HUH ?? any lawyer around that actually has a license to practice in Luxemburg ?? not many i think, thus lawsuits there are VERY expensive.

and double HUH ... no class action lawsuits are allowed? are they nuts ?

Also..what forum ?? there's no address mentioned in the license agreement itself, maybe the one on their website.

Practically what they say is that they could install any software that claims to show a license to the user and would not install if the user says no... now where did i hear that ?? right... a ton of junk 'helpers' out there claim to behave like this but in reality they dont.

And then Joost says it's not their fault if the software they installed turns to be...let's suppose..a keylogger... and this is where the next bit comes into play: the joost installer itself is trying to do something nasty: What the hell is the joost installer trying to do with my yahoo messenger ?? zone alarm warned me immediately that joost is trying to inject something into the ym process (and i have a screenshot of it too).

yuck.. i clicked cancel install and delete.

this software is thrown in the bit bucket.

Also, there's no way you can register on their PUBLIC support forum from the web and start asking questions. They DO NOT allow asking questions prior to installing the app and agreeing to the slavery 'license' agreement.

The only way you can register to get access and post questions on their PUBLIC support forum is by installing their application.

The only way to install their application is by clicking "OK" to that stupid license-to-install-spyware agreement.

Do you see a pattern here ?? they locked out the critics of their app, and only allow inside the slaves that already agreed to be whipped and not fight back.

bleh.

Very old news 

Posted Tuesday 1st May 2007 21:44 GMT

Have had adverts on this for months; agree with Andrew, no content worth watching and Ady the reason they ask you to agree to all that is they can no longer read your mind since you started wearing the tin foil hat

Bandwidth 

Posted Tuesday 1st May 2007 22:25 GMT

'No content worth watching, and it's yet another peer to peer app that disguises what it's doing to your bandwidth.'

Cant comment on the content but a little program called Netlimiter gives you all the control you want over up and downstream for most apps.

Lets not forget the network problems 

Posted Wednesday 2nd May 2007 11:38 GMT

At home on my 8mbit connection it will work most of the time, but here at uni I have no chance. There is a http proxy in place and Joost can't yet go around it - Skype works fine though....

Legal definition of the word "Forum"

__Material supplied__

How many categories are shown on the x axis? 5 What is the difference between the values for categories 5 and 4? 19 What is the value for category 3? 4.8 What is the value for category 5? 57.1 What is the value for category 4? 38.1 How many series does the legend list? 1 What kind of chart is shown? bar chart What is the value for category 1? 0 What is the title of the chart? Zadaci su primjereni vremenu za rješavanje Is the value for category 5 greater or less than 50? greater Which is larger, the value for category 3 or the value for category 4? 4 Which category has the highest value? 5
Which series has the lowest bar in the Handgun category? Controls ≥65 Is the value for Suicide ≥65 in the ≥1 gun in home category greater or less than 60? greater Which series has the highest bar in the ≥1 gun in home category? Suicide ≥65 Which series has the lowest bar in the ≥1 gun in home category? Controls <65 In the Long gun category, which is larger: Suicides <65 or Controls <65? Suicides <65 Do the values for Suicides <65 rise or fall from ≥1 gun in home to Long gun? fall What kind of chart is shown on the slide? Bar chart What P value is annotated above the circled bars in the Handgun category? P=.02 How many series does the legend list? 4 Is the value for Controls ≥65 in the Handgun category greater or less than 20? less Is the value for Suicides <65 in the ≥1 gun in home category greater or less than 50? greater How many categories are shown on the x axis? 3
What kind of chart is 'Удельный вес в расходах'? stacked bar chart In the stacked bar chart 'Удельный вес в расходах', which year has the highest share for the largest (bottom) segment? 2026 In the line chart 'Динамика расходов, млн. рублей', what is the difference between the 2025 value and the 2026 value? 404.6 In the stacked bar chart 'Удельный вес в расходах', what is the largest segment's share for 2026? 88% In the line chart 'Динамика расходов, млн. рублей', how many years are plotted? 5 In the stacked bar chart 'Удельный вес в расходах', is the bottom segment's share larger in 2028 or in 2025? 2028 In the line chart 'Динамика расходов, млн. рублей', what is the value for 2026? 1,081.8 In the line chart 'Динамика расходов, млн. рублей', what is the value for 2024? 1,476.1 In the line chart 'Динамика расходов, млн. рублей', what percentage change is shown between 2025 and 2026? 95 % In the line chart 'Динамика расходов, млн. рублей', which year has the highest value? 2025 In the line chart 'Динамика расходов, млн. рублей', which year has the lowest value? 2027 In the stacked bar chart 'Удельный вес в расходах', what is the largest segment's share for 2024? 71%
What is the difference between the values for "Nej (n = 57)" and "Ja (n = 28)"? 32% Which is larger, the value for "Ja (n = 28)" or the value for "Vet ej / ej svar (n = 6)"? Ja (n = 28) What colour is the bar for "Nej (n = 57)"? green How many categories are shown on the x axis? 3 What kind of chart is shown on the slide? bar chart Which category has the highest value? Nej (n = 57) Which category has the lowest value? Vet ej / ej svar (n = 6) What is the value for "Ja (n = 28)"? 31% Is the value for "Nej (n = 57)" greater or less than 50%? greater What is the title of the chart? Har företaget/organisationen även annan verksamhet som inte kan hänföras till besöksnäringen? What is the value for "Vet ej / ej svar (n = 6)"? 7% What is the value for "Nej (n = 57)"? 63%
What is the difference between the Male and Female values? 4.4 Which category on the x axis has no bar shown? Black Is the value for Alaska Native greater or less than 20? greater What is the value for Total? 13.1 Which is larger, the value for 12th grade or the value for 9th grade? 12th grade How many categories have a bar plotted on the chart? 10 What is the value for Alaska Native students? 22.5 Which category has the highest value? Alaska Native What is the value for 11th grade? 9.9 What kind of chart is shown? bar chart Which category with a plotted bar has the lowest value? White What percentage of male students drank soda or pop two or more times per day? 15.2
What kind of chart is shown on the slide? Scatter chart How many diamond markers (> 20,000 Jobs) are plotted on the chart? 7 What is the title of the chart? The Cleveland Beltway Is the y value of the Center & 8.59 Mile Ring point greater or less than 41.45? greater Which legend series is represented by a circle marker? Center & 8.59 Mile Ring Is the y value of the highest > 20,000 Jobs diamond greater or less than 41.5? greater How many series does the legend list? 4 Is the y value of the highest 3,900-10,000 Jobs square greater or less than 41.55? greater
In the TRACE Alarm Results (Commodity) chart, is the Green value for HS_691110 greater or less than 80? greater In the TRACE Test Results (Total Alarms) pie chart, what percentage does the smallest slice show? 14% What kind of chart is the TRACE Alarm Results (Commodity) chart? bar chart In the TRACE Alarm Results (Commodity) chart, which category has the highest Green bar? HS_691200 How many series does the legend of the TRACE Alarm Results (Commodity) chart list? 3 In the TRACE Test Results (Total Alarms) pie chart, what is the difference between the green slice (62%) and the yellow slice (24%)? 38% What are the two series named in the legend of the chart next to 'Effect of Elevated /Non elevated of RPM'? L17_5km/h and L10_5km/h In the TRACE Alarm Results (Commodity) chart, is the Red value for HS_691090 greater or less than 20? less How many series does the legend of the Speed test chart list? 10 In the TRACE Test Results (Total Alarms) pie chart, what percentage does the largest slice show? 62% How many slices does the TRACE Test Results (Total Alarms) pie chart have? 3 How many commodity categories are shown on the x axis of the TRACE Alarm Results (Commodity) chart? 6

__Work item 1__
In the comment thread about Joost, which program warned the commenter that the Joost installer was trying to inject something into the Yahoo Messenger process?
__Work item 2__
Continue the comment thread about Joost from where it ends.

__Response 1__
Zone Alarm warned the commenter.

__Response 2__
Posted Friday 4th May 2007 20:25 GMT

Just for those who don't know what the word "Forum" means in the Joost license (see "joost = license to install spyware inside"); this is simply the legal term designating any legal court under the Luxemburg jurisdiction:

http://legal-dictionary.thefreedictionary.com/forum

Clarification re Joost widgets 

Posted Sunday 13th May 2007 23:13 GMT

One thing perhaps not yet sufficiently clear from the legalese docs is that Joost has an extensions system ("Widgets") that allows viewers to choose - consciously and carefully whether to install little bundles of functionality created by others. They show up in the "My Joost" area alongside the existing clock, chat, news ticker, tools,etc and are built from standard Web technologies such as XML, XHTML, CSS, RDF, Javascript... So a big design choice here was sandboxing:

- should Joost allow these widgets to know anything about what's currently being watched?

- should Joost allow these widgets ways of talking to the outside world?

Given a tentative "yes" on both of these, it is of course important that users understand that they're installing a limited form of 3rd party software and potentially accessing external data services, who will have their own privacy policies. An alternative would be to limit the Widget system so that only Joost-authored widgets were possible, or that they can only access Joost Web services. The current design puts some responsibility in the hands of the Widget-installing viewer, with the hope of creating a rich ecology of Joost Widgets and associated sites. But we're very open to feedback on the best tradeoffs to make here.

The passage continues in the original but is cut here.